=== ページ本文 ===

挑戦者の斎藤慎太郎八段(29)が繰り出した渾身(こんしん)の勝負手、△2五桂が渡辺明名人(38)の読み違いを誘い、劣勢に立たされていた斎藤が逆転勝利をもぎ取った。(毎日新聞

斎藤慎太郎八段は、過去のブログにも書いたが、七段時代に詰将棋教室で色紙を書いていただいた。直接お話ししたことのある唯一の棋士である。

その誠実な人柄やファンを大切にする暖かな対応ゆえ、たいへんファンの多い棋士の一人でもある。ぼくにとっても特別な存在である。

その斎藤八段が、二年連続で順位戦A級のトップとなり、二年続けて渡辺明名人に挑戦することになった今回の名人戦は、第一局、第二局を渡辺名人が制し、挑戦者が二連敗という非常に苦しい立場に追い詰められた。

しかし、5月7日、8日にかけて行われた第三局では、冒頭のとおり、中盤までは苦しい形勢だった斎藤八段が、一瞬の隙をついて逆転し、そのまま華麗に決着をつけた。

残り時間の差が大きく、終盤の入り口で名人は2時間余りを残していたのに対し、中盤に時間を使った挑戦者はすでに残り時間10分ほどになっていた。その中で粘り強く形勢を維持した中での劇的な逆転であった。

正直、二連敗したときは今期もダメか、と早くも諦めムードになりかけたのだが、第三局の対局前のインタビューでの表情が明るく、緩みがないのはもちろんだが、いい意味でリラックスして見えたので、もしかしたら、と思っていた。

やや劣勢で中盤から終盤に入るときに、持ち時間を惜しみなく使って最善を目指す姿勢には敬服した。

この勢いで、第四局もいい将棋を見せてほしいと一ファンとして期待している。

===

§ 課題の進め方:
名人戦の文章によると、終盤の入り口で名人が2時間余りを残していたとき、挑戦者の残り時間はどれくらいでしたか？ ここに並ぶ行は、名人戦の文章とは関係がありません。

=== 表示される情報 ===

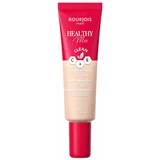 Bourjois Pudri & podlage Healthy Mix Teint-Perfector - 02 Clair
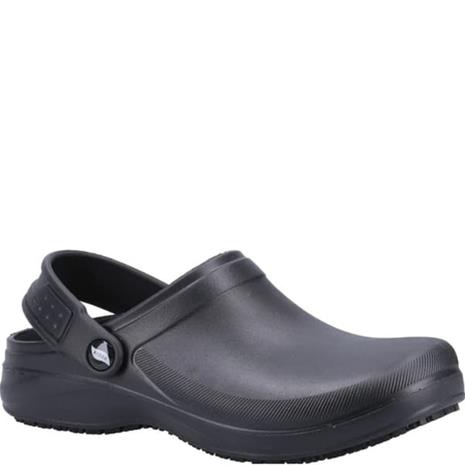 Skechers Mens Riverbound Clogs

===

§ 課題の解答:
10分ほどでした。